Une marque politique qui colle à la Ve République
Le plus lourd symbole est là. Oligui Nguema avait promis de rompre avec les pratiques liberticides associées à l’ancien système. Il avait bâti une partie de sa légitimité sur la promesse d’un Gabon restauré, plus digne, plus juste et plus libre. Or, 145 jours après la suspension des réseaux sociaux, la Ve République porte déjà une marque préoccupante : celle d’un pouvoir qui demande la confiance du peuple tout en limitant durablement l’un de ses principaux espaces d’expression.
La coupure prolongée des réseaux sociaux n’est donc plus un simple incident administratif.
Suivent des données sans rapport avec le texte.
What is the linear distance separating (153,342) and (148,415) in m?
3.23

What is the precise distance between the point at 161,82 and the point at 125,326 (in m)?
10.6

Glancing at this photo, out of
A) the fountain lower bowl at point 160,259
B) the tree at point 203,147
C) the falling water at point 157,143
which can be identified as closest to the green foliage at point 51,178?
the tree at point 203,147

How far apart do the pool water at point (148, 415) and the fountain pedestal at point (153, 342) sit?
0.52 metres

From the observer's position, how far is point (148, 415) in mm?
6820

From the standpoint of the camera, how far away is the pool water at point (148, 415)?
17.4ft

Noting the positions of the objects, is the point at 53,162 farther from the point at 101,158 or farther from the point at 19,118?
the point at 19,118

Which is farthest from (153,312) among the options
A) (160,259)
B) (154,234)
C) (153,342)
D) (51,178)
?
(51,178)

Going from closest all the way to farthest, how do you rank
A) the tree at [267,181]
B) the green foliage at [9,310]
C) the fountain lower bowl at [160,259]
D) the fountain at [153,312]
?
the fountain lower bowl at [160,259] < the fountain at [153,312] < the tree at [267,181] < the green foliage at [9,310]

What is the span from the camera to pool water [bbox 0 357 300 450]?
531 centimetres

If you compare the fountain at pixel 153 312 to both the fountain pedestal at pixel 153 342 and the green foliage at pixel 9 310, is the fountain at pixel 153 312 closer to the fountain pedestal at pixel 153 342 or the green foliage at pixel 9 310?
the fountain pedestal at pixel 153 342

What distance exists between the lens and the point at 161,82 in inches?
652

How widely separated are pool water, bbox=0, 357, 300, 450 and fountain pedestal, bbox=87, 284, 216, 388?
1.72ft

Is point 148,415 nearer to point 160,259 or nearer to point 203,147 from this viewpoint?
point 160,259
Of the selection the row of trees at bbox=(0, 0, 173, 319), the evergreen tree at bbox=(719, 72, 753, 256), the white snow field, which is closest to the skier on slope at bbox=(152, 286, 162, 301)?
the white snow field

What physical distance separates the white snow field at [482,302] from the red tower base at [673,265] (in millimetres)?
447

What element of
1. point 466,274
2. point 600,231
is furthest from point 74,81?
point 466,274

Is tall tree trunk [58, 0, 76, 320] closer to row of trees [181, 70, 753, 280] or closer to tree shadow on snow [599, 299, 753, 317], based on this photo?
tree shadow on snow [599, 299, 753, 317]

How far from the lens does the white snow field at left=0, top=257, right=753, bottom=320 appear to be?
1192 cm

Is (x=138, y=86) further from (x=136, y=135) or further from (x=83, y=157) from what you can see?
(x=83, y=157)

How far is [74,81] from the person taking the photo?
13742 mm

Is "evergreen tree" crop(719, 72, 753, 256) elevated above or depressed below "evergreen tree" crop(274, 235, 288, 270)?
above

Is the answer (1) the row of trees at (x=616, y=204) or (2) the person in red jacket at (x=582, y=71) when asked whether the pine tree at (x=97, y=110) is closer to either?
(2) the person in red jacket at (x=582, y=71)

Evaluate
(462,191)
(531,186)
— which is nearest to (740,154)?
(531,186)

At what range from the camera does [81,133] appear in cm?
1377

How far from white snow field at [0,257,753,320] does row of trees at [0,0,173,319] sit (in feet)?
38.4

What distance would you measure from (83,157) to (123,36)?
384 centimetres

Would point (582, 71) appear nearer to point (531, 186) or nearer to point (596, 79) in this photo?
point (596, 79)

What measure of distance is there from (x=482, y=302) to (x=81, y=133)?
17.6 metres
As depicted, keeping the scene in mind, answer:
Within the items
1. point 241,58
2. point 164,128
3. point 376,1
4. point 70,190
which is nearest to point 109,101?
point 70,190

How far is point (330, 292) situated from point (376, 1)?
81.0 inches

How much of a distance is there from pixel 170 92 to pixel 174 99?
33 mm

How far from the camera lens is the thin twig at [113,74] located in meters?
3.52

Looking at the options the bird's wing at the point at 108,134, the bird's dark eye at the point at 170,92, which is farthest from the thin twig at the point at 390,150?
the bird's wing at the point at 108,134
Elle devient un test politique. Elle dit quelque chose du rapport du nouveau pouvoir à la critique, aux contre-pouvoirs, aux citoyens connectés et à la liberté d’expression. Un État peut combattre la diffamation, les appels à la haine, le cyberharcèlement et la désinformation sans couper durablement l’accès de tout un pays aux plateformes numériques. La vraie autorité consiste à sanctionner les abus, pas à priver collectivement les citoyens d’un outil de parole.
Une liberté suspendue dans l’indifférence
Après 145 jours, le silence des contre-pouvoirs est presque aussi préoccupant que la suspension elle-même. Dans une démocratie vivante, une telle restriction aurait dû provoquer des questions parlementaires répétées, des recours, des auditions publiques, des prises de position claires des partis, des syndicats, des organisations de défense des droits et des institutions indépendantes. Au Gabon, le sujet semble glisser dans l’habitude, comme si la privation numérique était devenue un mal nécessaire.
Reste une évidence : un pays ne peut pas prétendre moderniser ses institutions tout en maintenant ses citoyens sous assistance VPN. Il ne peut pas parler de dignité retrouvée en privant les Gabonais d’un droit devenu central dans la vie contemporaine : accéder librement aux espaces numériques, sous réserve du respect de la loi. La question n’est plus seulement de savoir quand les réseaux sociaux seront rétablis. Elle est de savoir pourquoi, dans le Gabon d’Oligui Nguema, 145 jours de privation semblent inquiéter si peu ceux qui devraient défendre les libertés.